For Reference: http://stackoverflow.com/questions/39387078/android-n-priv-app-application
I have sign DroidGuard with "shared" key, install it to priv-app and it seems to work !
I will confirm with a fresh install.
seems to work as in, safetynet succeeded?

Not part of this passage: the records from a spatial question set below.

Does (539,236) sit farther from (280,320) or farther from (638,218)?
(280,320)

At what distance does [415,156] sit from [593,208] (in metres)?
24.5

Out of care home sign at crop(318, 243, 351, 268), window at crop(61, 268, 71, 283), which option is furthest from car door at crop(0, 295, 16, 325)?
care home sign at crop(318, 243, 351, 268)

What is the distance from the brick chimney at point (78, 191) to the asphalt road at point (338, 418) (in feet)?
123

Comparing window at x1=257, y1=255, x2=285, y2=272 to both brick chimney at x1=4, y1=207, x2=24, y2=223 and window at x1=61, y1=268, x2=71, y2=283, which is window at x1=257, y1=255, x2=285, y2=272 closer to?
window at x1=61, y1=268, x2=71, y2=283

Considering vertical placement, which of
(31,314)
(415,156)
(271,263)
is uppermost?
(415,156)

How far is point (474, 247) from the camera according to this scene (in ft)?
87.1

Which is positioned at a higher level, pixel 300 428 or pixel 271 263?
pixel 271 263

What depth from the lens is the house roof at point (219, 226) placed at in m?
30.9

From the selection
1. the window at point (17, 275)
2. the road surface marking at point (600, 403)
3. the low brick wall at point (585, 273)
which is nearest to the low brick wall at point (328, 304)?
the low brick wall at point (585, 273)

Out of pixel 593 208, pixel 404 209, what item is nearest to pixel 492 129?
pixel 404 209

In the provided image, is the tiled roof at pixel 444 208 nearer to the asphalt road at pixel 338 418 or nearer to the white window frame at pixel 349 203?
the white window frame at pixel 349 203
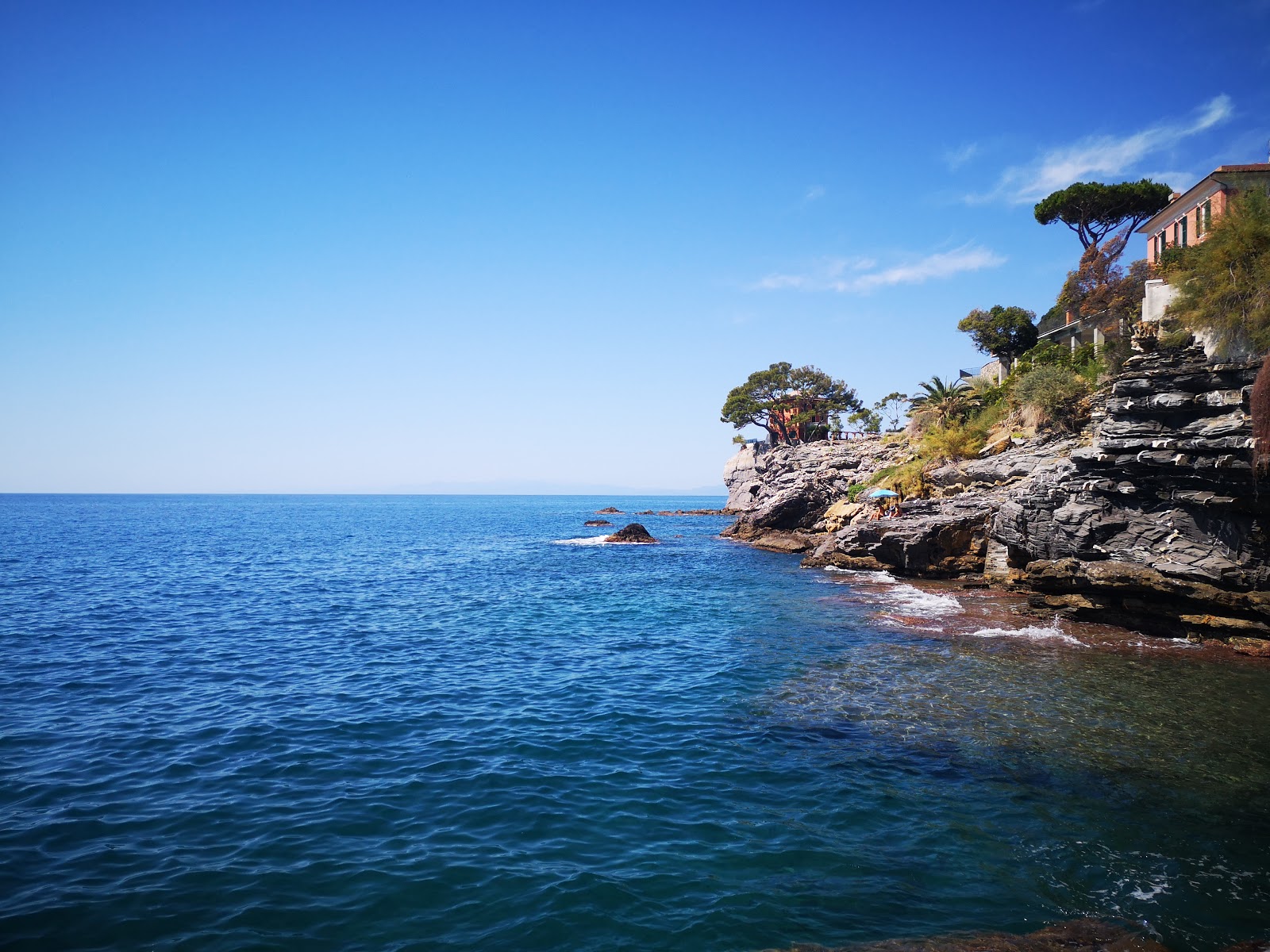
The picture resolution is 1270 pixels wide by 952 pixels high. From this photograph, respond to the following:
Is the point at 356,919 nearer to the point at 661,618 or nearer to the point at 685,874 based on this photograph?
the point at 685,874

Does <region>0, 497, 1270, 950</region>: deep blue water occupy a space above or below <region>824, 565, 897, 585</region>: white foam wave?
above

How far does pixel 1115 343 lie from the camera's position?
31.2 m

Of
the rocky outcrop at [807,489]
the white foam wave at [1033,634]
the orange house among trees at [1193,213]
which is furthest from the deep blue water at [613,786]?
the rocky outcrop at [807,489]

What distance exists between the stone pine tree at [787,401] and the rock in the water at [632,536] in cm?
2795

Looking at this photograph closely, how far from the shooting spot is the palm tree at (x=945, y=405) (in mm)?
47750

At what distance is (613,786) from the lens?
35.2 ft

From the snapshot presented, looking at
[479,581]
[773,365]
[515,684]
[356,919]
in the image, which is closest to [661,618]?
[515,684]

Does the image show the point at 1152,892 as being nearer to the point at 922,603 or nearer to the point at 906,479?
the point at 922,603

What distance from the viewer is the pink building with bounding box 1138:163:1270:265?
97.8 ft

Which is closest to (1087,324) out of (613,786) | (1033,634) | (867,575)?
(867,575)

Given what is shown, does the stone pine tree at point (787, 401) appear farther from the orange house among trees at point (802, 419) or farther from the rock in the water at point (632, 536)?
the rock in the water at point (632, 536)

No, Safetynet does not succeed but the request works:
{
"nonce": "7m+xM/KYCyyfQAl/Qw8EsfUPgXHTV6Y6TefflORB3zw=",
"timestampMs": 1485451999092,
"apkPackageName": "com.scottyab.safetynet\n.sample",
"apkDigestSha256": "4DxDh8CqEXxv7rxqsixmtrKq+1IxRmnP8XJ2lVFd26A=",
"ctsProfileMatch": false,
"extension": "CRAywSDC6k3v",
"apkCertificateDigestSha256": [
"MZNsDhz8VAJMmFxPPso38ZRvZE6r7VIyzUqypkakG8E\n="
],
"basicIntegrity": false
}
Succeed !
I forget to remount the system partition read-only on my first attempt :)
Json:
{
"nonce": "w4BV+51NmVgAxDqxzaLbyDp+qEJCmlXWF2Ae4bUDq6Q=",
"timestampMs": 1485455454890,
"apkPackageName": "com.scottyab.safetynet.sample",
"apkDigestSha256": "4DxDh8CqEXxv7rxqsixmtrKq+1IxRmnP8XJ2lVFd26A=",
"ctsProfileMatch": true,
"extension": "CZzQJMOcPmeN",
"apkCertificateDigestSha256": [
"MZNsDhz8VAJMmFxPPso38ZRvZE6r7VIyzUqypkakG8E="
],
"basicIntegrity": true
}
Screenshot:
Thanks @mar-v-in !
I have updated both my ROM and GmsCore and now I pass all checks including CTS profile match.
I'm not sure what is happened but I suppose it is the recent change in GmsCore (Spoof chimera provider). Thanks :)
I get
Response validation: fail
. Logcat: DroidGuard-log.txtROM: LineageOS based on Android 7.1.1 with su binary removed.